§ Work required: Leave out the pictures, and print exactly the lines from the one holding "The Vietnam HR" through the last line of the material.

*** The data Section Begins ***

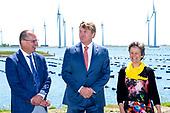 Koning Willem-Alexander opent Windpark Krammer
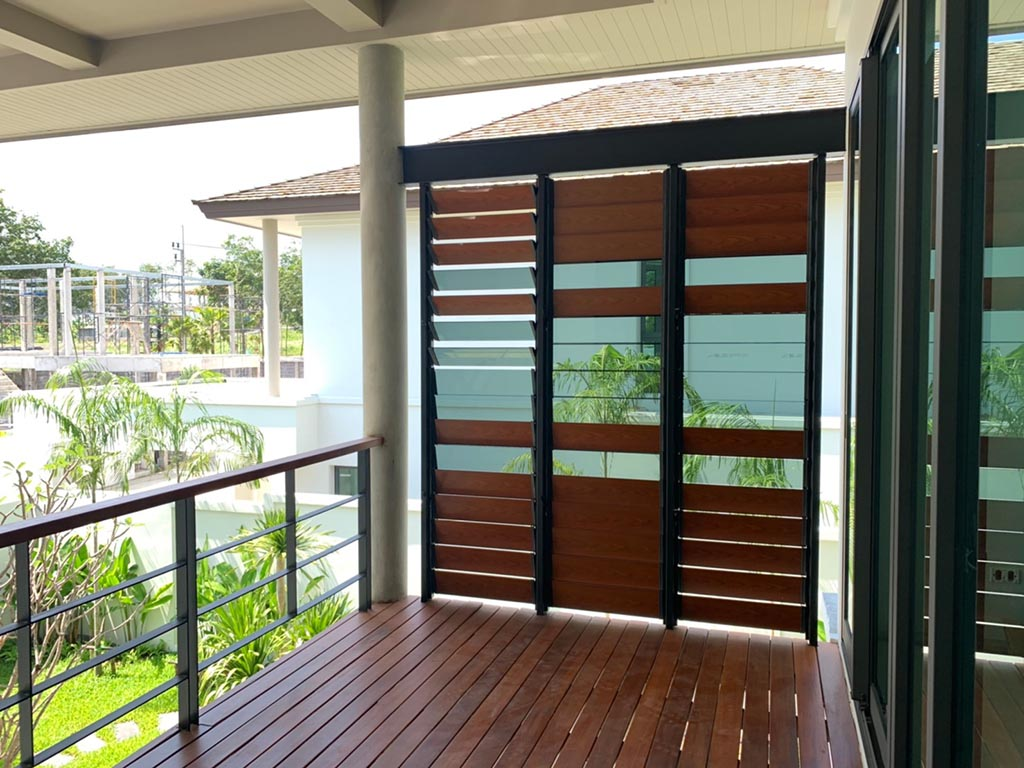 Breezway Louvres are ideal for privacy on balcony applications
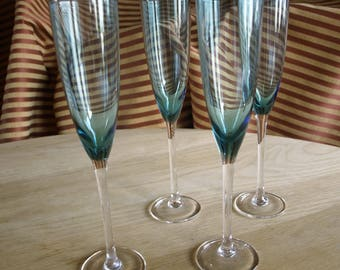 Four Sapphire / Turquoise Blue Champagne Flutes – Stunning Set
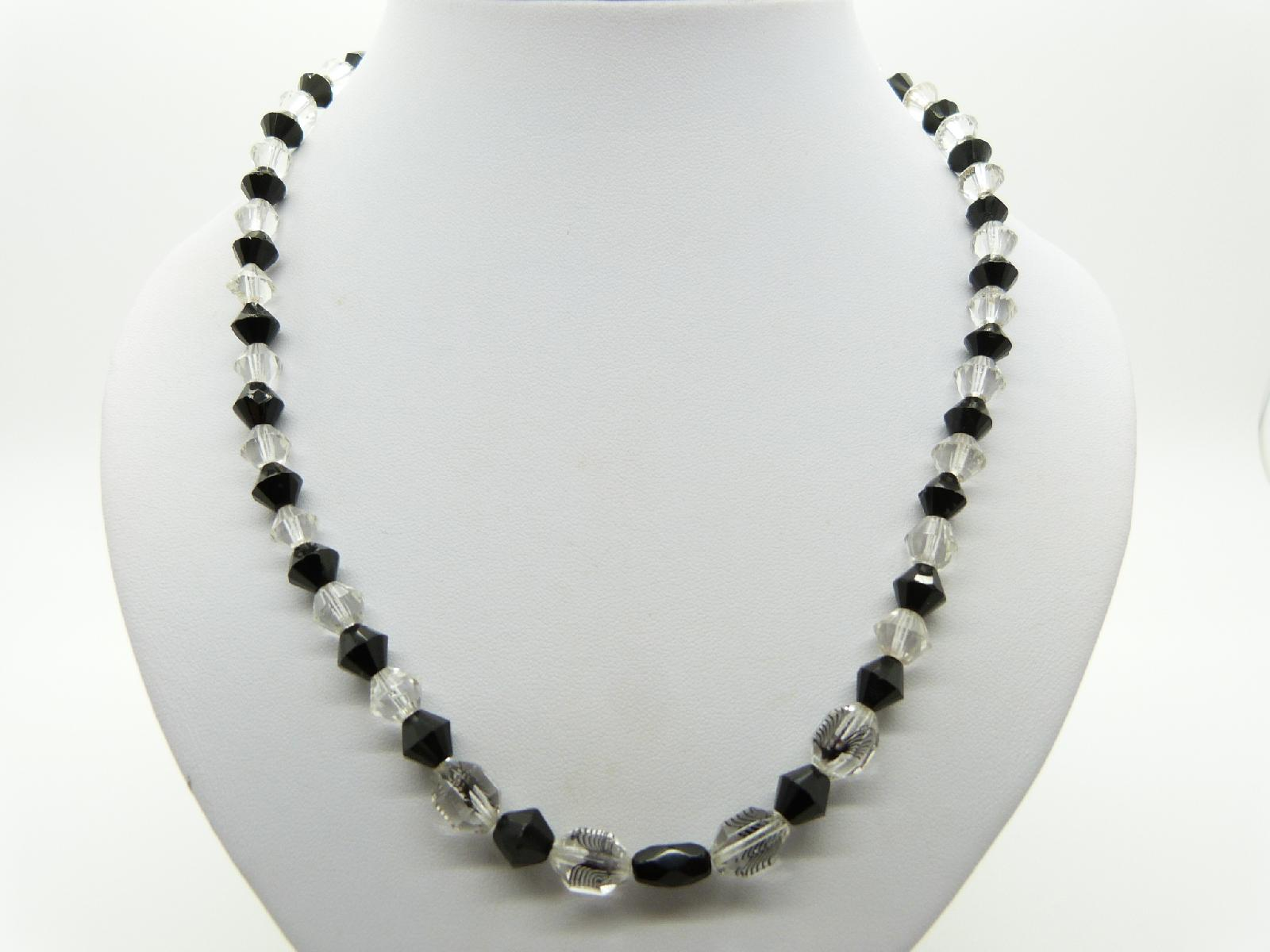 £13.00 - Vintage 50s Pretty Black and Clear Crystal Glass Bead Necklace 52cms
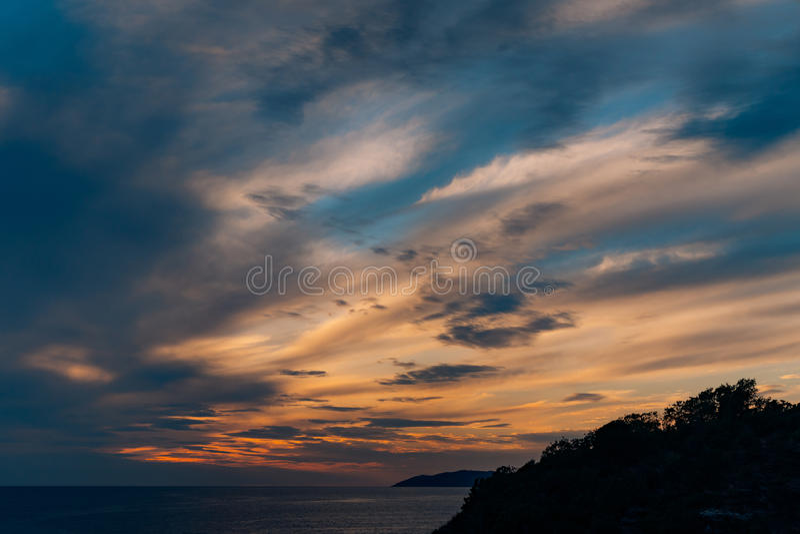 zachód słońca nad morza czarnego Zmierzch nad Adriatyckim morzem Słońce siedzieć zdjęcie stock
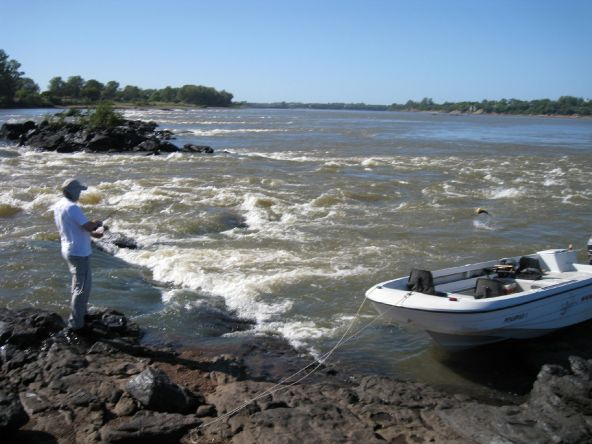 """PARTICIPA DEL SORTEO DE UNA SALIDA DE PESCA en """"Salto Chico Uruguay"""" con Best Dorado Fishing   http://bestdoradofishing.com/nueva/noticias.php"""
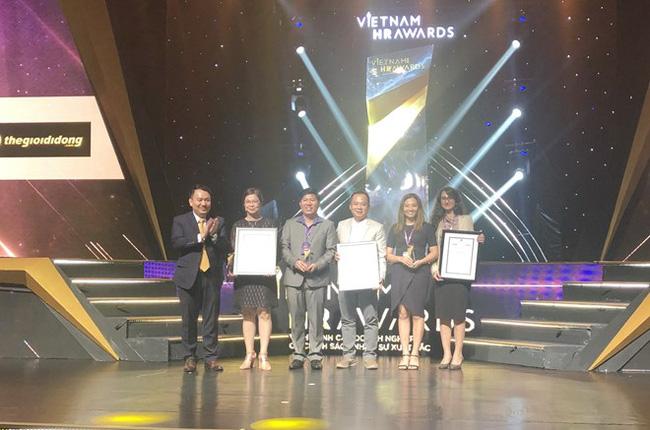 The Vietnam HR Awards 2018 were presented on November 27 (Photo: VNA)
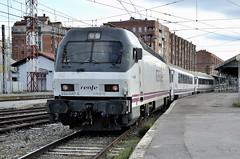 252.047 arrosegant el Arco Camino Santiago Miranda de Ebro-Irun (Andreu Anguera) Tags: ferrocarril tren arco caminodesantiago coruña galicia mirandadeebro andreuanguera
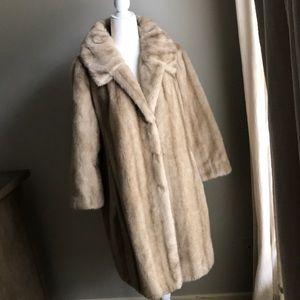 VINTAGE rare long blond faux fur coat tissavel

*** The data Section Ends ***

§ Exercise output:
 The Vietnam HR Awards 2018 were presented on November 27 (Photo: VNA)
 252.047 arrosegant el Arco Camino Santiago Miranda de Ebro-Irun (Andreu Anguera) Tags: ferrocarril tren arco caminodesantiago coruña galicia mirandadeebro andreuanguera
 VINTAGE rare long blond faux fur coat tissavel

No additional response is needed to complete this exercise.